Some of the variation in poverty in veteran households that we document can probably be explained by differences in use of service-connected benefits, although we did not directly examine such use in this paper. The Veteran’s Administration provides an array of services and benefits to eligible nondisabled and disabled veterans that have the potential to reduce poverty (and material hardship) among recipients. These include: health care; service-connected disability compensation; pensions; education and training; home loan guaranty; life insurance; burial and memorial benefits; transition assistance, including vocational rehabilitation and employment; and dependent and survivors benefits. If our hypothesis is correct, then one practical implication of our research is that veterans should actively seek access to and use benefits for which they are eligible. Such use might assist them in preventing poverty or mitigating the effects of poverty in the short-term; however, use of benefits early in the life course may also have benefits for later-life trajectories and outcomes. Need for and use of service-connected benefits may vary over the life course and may also be beneficial for family members.

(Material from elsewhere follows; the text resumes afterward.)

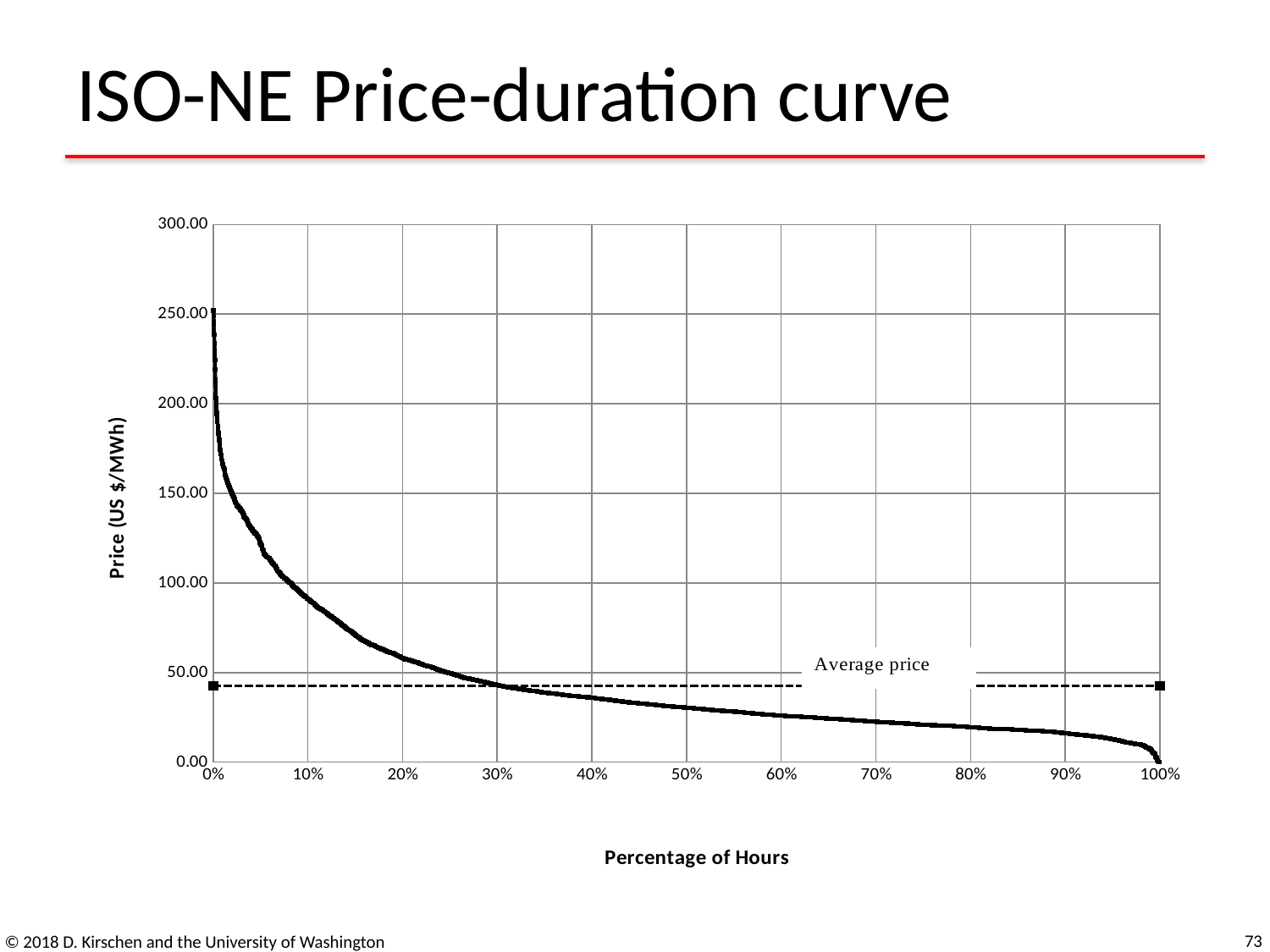
What kind of chart is shown on the slide? line chart What is the label of the vertical axis? Price (US $/MWh) At which percentage of hours is the price highest? 0% Which is larger, the price at 10% of hours or the price at 60% of hours? the price at 10% of hours Is the price at 90% of hours greater or less than 50? less Is the price at 0% of hours greater or less than 200? greater What is the title of the chart? ISO-NE Price-duration curve Is the average price shown by the dashed line greater or less than 50? less Do prices rise or fall as the percentage of hours increases along the x axis? fall At which percentage of hours is the price lowest? 100%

The military as an institution provides extensive benefits and services to individuals who are seen as deserving of such support because they have served or sacrificed for the state. Those who have become disabled as a consequence of their service are seen as particularly deserving of life-long support. This social contract, which has considerable popular and political support, provides an array of services and benefits that have the potential to reduce poverty among recipients. The findings of this research suggest the income supports provided by the Veteran’s Administration to those who served in the armed forces might reduce the risk of poverty, although the relatively high rate of poverty among disabled veteran households provides impetus to arguments that benefit levels for disabled veterans are inadequate and need to be adjusted (see Fulton, Belote, Brooks, & Coppola, 2009). Because the findings reported in this paper characterize the household, they have implications for all household members. The potential implications of these results for family well-being are underscored by the observation that poverty alone is not a sufficient predictor of material deprivations that can also impact the health and well-being of household members (see Heflin, Wilmoth, and London forthcoming).
For Future Research
Identifying the characteristics of disabled veterans might help to explain why the poverty rate in their households is substantially lower than in disabled nonveteran households, but higher than it is in nondisabled veteran households. Researchers should examine the extent to which differences in use of service-connected benefits explains some of the variation in poverty among veteran households. Future research should also address how the presence of veterans and nonveterans, with and without disabilities in poor and non-poor households affects co-resident spouse/partner, child, and/or parent outcomes. Some variation in family members’ outcomes may operate through disability-related poverty, economic constraint, and material deprivation, but there are likely to be other influences linked to veteran status that have not been adequately examined in the extant literature. Additionally, there are potentially positive effects of having a veteran or a person with disability in the household that should be considered. Attention to how the presence of a nonveteran or veteran with a disability affects care work, spouse/partner’s employment, and caregiver well-being, and whether outcomes vary if the disabled person or caregiver is a veteran, would advance our understanding of how the nexus of disability and veteran statuses affects the well-being of families and households over and above their demonstrated joint associations with poverty (and material hardship).